All four players were taken in the second round, which doesn’t seem like much of a difference at first glance, but when it comes to the loss in contract negotiating ability really manifests itself.

As usual, though, ESPN’s college basketball analyst Jay Bilas came to the defense of college kids, arguing NBA teams should “draft and stash” their players back in college instead of in Europe, much like the NHL and, to an extent, the MLB allow.

Here’s his tweet:

NCAA needs to wake up. Let players come back AFTER the draft, let NBA teams "draft and stash" players IN COLLEGE. It's done in other sports!

— Jay Bilas (@JayBilas) June 24, 2016

A response to Bilas’ tweet pointed out the unfortunate circumstances college athletes face as compared to the plight of European players.

https://twitter.com/Ben_The_Goodman/status/746348165461319680

Bilas responded with the following:

@Ben_The_Goodman "Fair" to players has never been the focus of the NCAA. Unfortunate.
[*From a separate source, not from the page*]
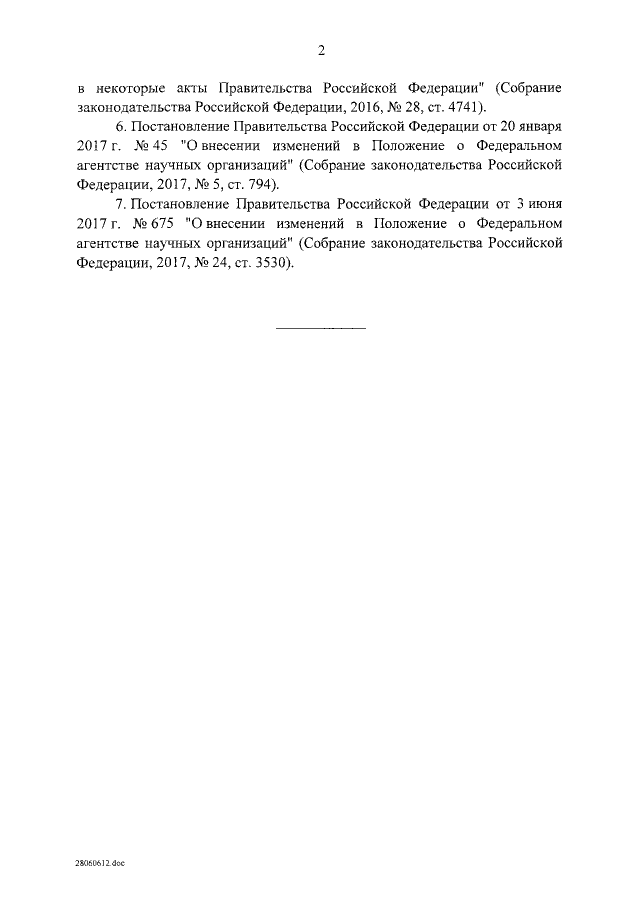 2

в некоторые акты Правительства Российской Федерации" (Собрание законодательства Российской Федерации, 2016, № 28, ст. 4741).

6. Постановление Правительства Российской Федерации от 20 января 2017 г. № 45 "О внесении изменений в Положение о Федеральном агентстве научных организаций" (Собрание законодательства Российской Федерации, 2017, № 5, ст. 794).

7. Постановление Правительства Российской Федерации от 3 июня 2017 г. № 675 "О внесении изменений в Положение о Федеральном агентстве научных организаций" (Собрание законодательства Российской Федерации, 2017, № 24, ст. 3530).

28060612.doc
— Jay Bilas (@JayBilas) June 24, 2016

The NCAA has been, and always will be, put under intense scrutiny for the apparent prioritization of profits over the futures and best interests of their student-athletes.

European players are drafted by teams to stay in Europe and further hone their skills, all while getting paid handsomely by their clubs, whereas out-of-college draftees are expected to be NBA-ready or else they’re not seen as a risk worth it to NBA teams.

Bilas’ option allows the NCAA and NBA to put the best interests of college, and future NBA, athletes first while contributing to the quality and pool of talent in the game by allowing student-athletes to return to college to perfect their game.